The group worked for months with Slatoff, high school science teacher Tara Clopper and her group Women in Science to create the experiment, collecting and boiling sap, and drafting methodology. Once finished, the experiment was shipped to New Mexico in April for the launch.

Ashley Spies, a freshman at Shippensburg University, was a member of Clopper's Women in Science group and worked on the project. "We taught the girls things they never heard of before and it became an adventure," she said.

But the adventure ended early for the girls. The Associated Press reported on Sept. 26 that the rocket launched on Sept. 25 only to experience problems and crash after reaching 40,000 feet.

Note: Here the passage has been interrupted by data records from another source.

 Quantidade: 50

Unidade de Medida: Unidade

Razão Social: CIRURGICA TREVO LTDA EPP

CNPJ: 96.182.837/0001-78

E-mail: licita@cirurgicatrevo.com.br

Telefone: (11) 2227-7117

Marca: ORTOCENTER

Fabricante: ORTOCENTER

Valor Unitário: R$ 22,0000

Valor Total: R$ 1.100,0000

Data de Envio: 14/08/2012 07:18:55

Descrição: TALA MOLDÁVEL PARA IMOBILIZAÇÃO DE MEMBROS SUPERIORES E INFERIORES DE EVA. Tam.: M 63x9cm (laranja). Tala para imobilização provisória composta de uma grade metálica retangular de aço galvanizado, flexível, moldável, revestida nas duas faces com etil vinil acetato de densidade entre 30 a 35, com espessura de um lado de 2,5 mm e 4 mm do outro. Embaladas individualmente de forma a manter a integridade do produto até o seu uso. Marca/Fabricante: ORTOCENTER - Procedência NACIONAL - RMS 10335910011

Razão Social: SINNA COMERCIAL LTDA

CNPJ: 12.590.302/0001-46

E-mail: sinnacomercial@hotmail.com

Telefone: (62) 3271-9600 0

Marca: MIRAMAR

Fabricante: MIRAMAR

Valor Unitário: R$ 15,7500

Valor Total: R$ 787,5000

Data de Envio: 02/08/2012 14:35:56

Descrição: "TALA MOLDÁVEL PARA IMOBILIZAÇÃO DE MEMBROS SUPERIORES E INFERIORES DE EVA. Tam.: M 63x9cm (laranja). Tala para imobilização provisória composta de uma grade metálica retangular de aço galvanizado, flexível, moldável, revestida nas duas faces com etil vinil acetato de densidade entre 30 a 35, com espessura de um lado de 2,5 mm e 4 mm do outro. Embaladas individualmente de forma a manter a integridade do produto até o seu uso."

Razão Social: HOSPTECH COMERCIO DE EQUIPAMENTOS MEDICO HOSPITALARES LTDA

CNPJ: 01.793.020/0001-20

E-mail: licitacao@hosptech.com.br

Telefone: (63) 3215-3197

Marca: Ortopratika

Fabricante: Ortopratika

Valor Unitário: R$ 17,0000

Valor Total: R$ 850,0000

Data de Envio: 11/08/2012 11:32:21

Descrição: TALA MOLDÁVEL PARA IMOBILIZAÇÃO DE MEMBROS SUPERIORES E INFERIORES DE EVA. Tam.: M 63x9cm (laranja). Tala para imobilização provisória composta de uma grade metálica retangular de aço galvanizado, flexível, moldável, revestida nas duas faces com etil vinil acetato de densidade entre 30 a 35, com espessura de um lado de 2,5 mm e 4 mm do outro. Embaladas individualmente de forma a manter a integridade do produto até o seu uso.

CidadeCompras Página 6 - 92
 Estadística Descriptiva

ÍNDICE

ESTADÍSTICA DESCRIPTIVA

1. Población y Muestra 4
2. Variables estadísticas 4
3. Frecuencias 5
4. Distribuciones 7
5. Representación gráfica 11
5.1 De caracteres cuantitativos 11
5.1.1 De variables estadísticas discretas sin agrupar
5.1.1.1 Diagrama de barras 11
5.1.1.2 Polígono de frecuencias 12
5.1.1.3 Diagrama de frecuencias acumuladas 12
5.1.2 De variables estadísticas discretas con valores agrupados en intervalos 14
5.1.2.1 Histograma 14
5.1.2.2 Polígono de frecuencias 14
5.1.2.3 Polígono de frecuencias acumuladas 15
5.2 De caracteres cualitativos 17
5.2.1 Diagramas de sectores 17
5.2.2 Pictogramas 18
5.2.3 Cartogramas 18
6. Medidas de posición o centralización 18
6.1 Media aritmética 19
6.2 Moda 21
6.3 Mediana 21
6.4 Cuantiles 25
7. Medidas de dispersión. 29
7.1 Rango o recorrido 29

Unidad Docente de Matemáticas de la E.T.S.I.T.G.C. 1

While the experiment would not hold the success the group had hoped for, Clopper said the girls will still analyze its results.

Girls in Science will not be submitting an experiment for launch this year, members Callie Coleman, Fritz, and Ward, have something else in mind.

"I want to learn about robots," Ward said. "They have robots on Mars that are like humans of a smaller size."

Coleman said she wanted to focus more on what the robots in space might find saying, "I think we should study moon rocks. It's been done but we could go into it with another point of view."

Slatoff and Clopper said the group will choose its central focus in the coming months but will definitely continue its tradition of field trips.

Last year, Girls in Science visited the NASA Goddard Space Flight Center in Greenbelt, Md., and Whitaker Science Center in Harrisburg, Pa.